**Work instructions**:
List every line of the items below that contains the word "from".

**Material for the task**:
★ ★ ★

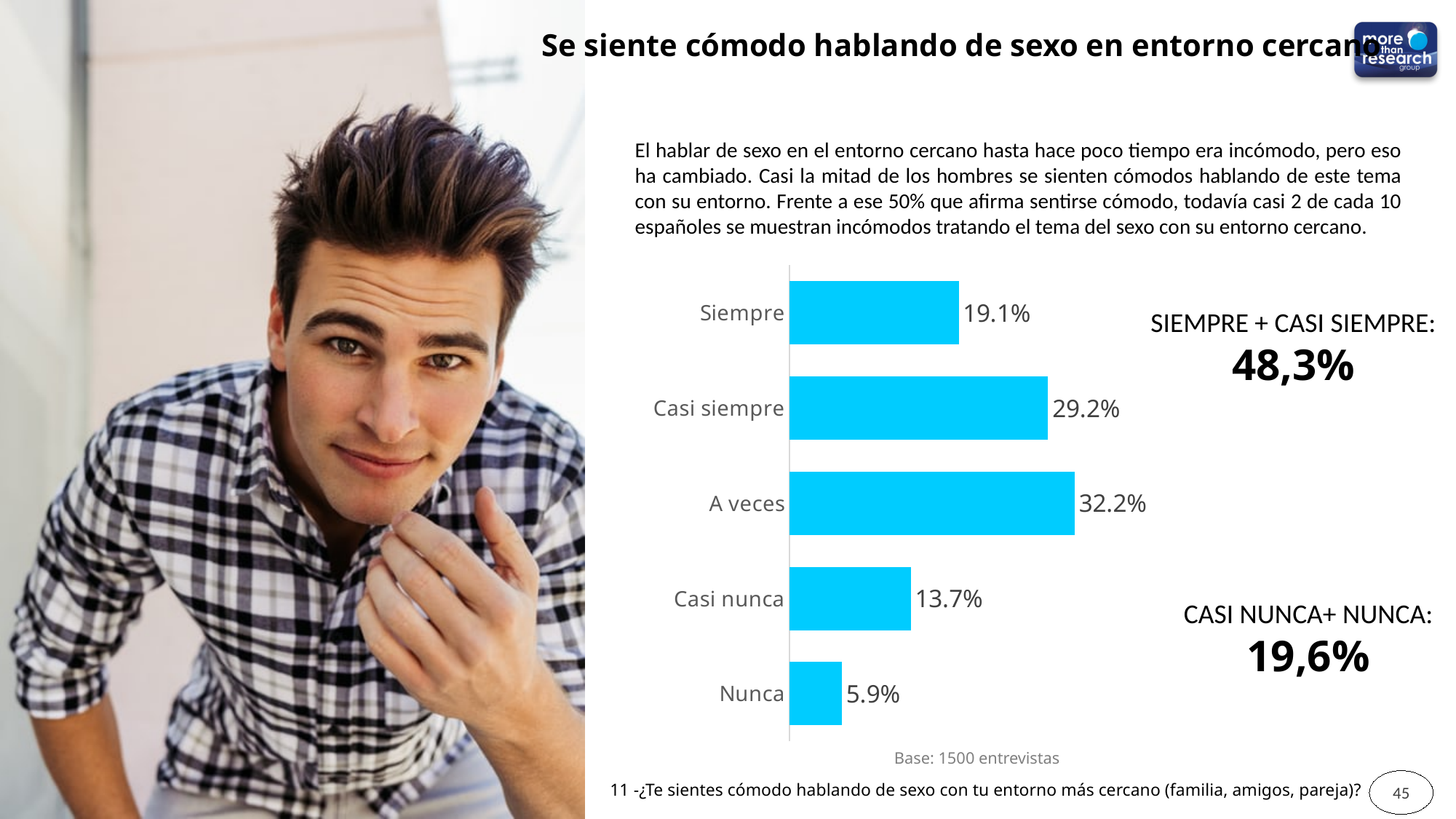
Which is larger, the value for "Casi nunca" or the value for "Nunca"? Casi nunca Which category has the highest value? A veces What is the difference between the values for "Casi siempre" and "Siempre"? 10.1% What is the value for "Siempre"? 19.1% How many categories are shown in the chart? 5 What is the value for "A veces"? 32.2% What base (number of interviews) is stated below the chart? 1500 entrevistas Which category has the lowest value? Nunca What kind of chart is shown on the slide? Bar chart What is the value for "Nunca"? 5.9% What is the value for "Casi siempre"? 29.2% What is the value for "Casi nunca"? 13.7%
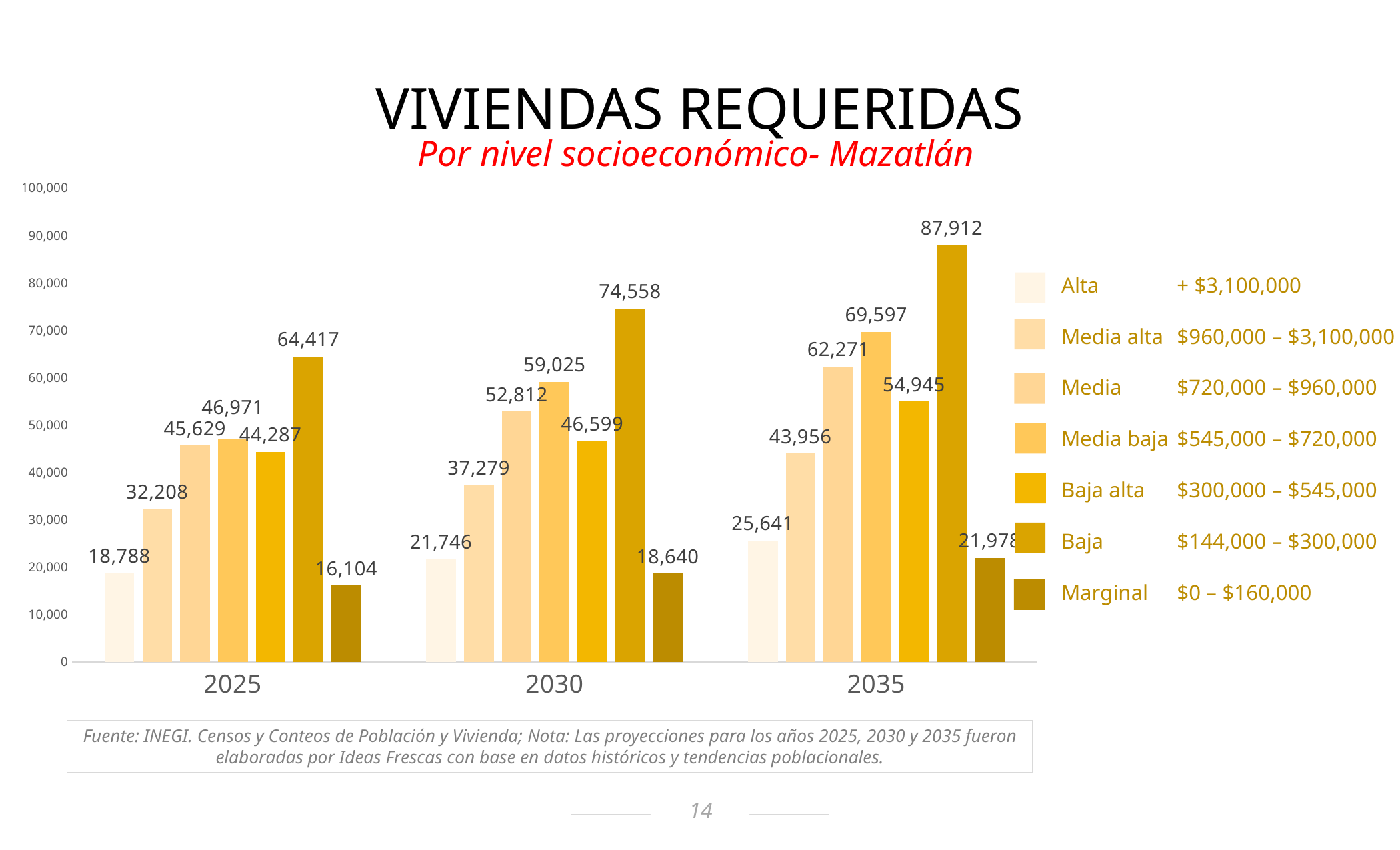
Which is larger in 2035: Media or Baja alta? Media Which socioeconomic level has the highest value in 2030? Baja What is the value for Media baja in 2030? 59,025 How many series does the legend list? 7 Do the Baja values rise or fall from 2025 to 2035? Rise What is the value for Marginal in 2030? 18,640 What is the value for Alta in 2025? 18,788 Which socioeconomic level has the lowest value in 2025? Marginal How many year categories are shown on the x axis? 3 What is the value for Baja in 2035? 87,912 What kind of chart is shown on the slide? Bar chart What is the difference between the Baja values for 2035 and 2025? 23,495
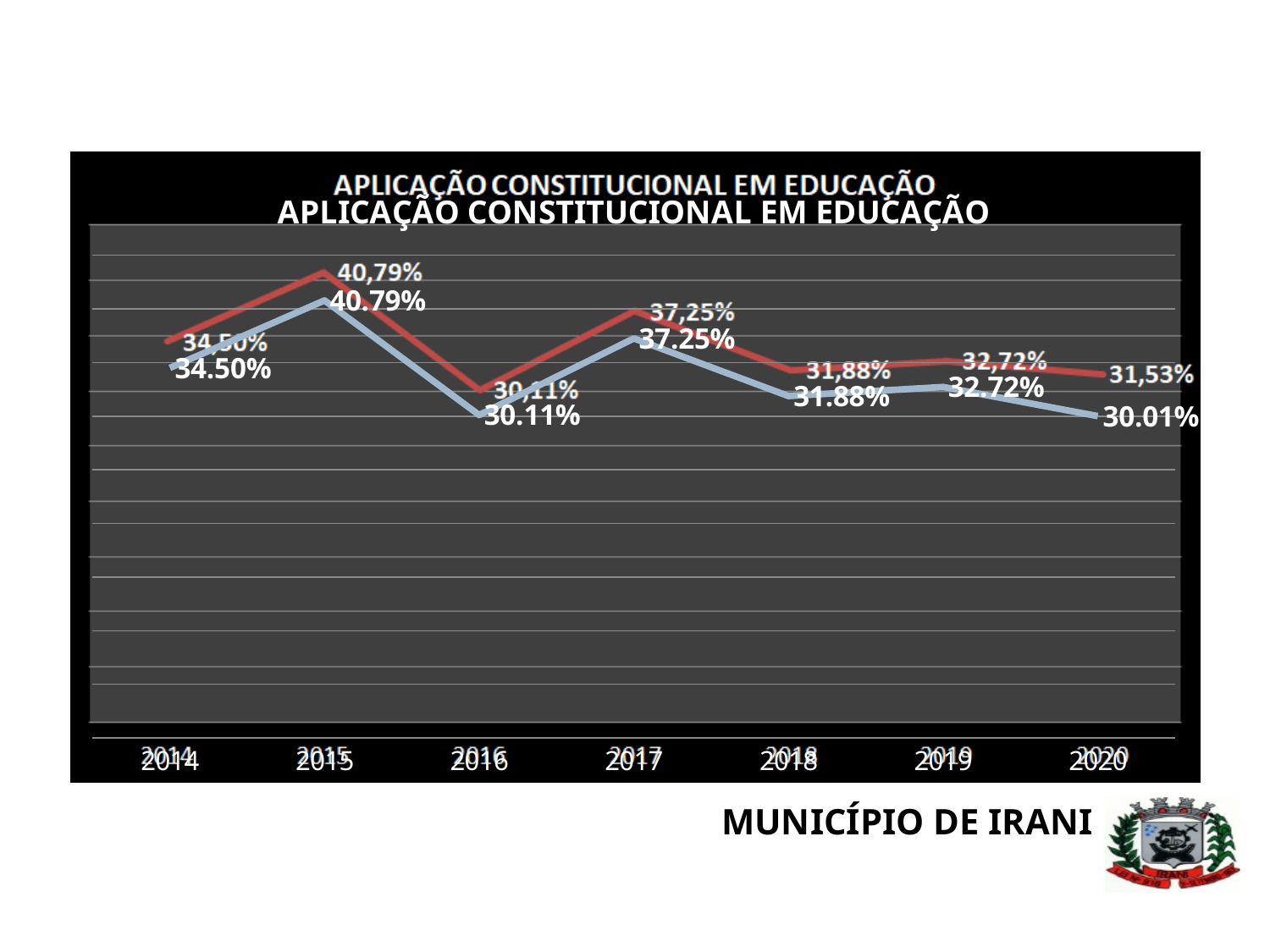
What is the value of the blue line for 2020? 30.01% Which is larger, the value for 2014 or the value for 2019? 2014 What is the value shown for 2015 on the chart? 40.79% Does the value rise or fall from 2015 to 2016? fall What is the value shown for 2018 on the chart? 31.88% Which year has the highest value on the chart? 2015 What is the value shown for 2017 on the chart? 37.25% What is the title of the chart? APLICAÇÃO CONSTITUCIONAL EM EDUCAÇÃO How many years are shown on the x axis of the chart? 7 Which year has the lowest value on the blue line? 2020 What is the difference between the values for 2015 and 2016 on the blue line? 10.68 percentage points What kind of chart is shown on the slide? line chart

★ ★ ★

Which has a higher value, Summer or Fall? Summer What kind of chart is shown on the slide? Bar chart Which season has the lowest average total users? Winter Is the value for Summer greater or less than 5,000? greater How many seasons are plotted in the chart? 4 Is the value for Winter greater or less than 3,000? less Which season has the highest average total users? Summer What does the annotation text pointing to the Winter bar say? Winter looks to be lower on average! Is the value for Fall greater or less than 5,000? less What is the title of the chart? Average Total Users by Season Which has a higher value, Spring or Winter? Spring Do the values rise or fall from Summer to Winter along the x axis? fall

★ ★ ★

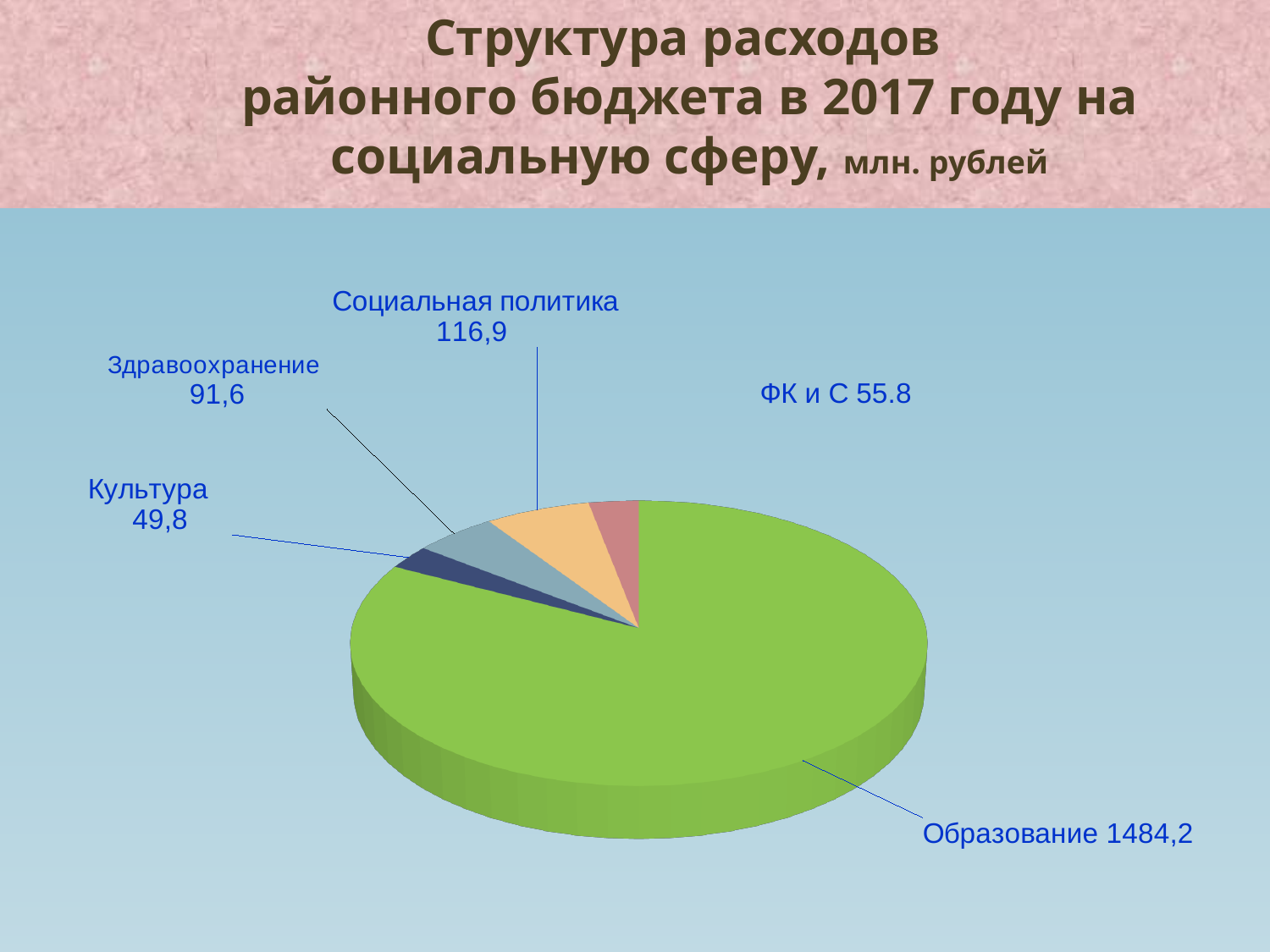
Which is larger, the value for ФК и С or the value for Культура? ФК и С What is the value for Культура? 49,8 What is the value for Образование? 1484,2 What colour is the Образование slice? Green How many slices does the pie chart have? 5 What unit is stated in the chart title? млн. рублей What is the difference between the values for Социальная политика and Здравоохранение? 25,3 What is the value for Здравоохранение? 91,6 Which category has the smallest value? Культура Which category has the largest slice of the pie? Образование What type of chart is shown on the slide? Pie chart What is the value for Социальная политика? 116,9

★ ★ ★

**Output**:
Which is larger in 2035: Media or Baja alta? Media Which socioeconomic level has the highest value in 2030? Baja What is the value for Media baja in 2030? 59,025 How many series does the legend list? 7 Do the Baja values rise or fall from 2025 to 2035? Rise What is the value for Marginal in 2030? 18,640 What is the value for Alta in 2025? 18,788 Which socioeconomic level has the lowest value in 2025? Marginal How many year categories are shown on the x axis? 3 What is the value for Baja in 2035? 87,912 What kind of chart is shown on the slide? Bar chart What is the difference between the Baja values for 2035 and 2025? 23,495
What is the value of the blue line for 2020? 30.01% Which is larger, the value for 2014 or the value for 2019? 2014 What is the value shown for 2015 on the chart? 40.79% Does the value rise or fall from 2015 to 2016? fall What is the value shown for 2018 on the chart? 31.88% Which year has the highest value on the chart? 2015 What is the value shown for 2017 on the chart? 37.25% What is the title of the chart? APLICAÇÃO CONSTITUCIONAL EM EDUCAÇÃO How many years are shown on the x axis of the chart? 7 Which year has the lowest value on the blue line? 2020 What is the difference between the values for 2015 and 2016 on the blue line? 10.68 percentage points What kind of chart is shown on the slide? line chart
Which has a higher value, Summer or Fall? Summer What kind of chart is shown on the slide? Bar chart Which season has the lowest average total users? Winter Is the value for Summer greater or less than 5,000? greater How many seasons are plotted in the chart? 4 Is the value for Winter greater or less than 3,000? less Which season has the highest average total users? Summer What does the annotation text pointing to the Winter bar say? Winter looks to be lower on average! Is the value for Fall greater or less than 5,000? less What is the title of the chart? Average Total Users by Season Which has a higher value, Spring or Winter? Spring Do the values rise or fall from Summer to Winter along the x axis? fall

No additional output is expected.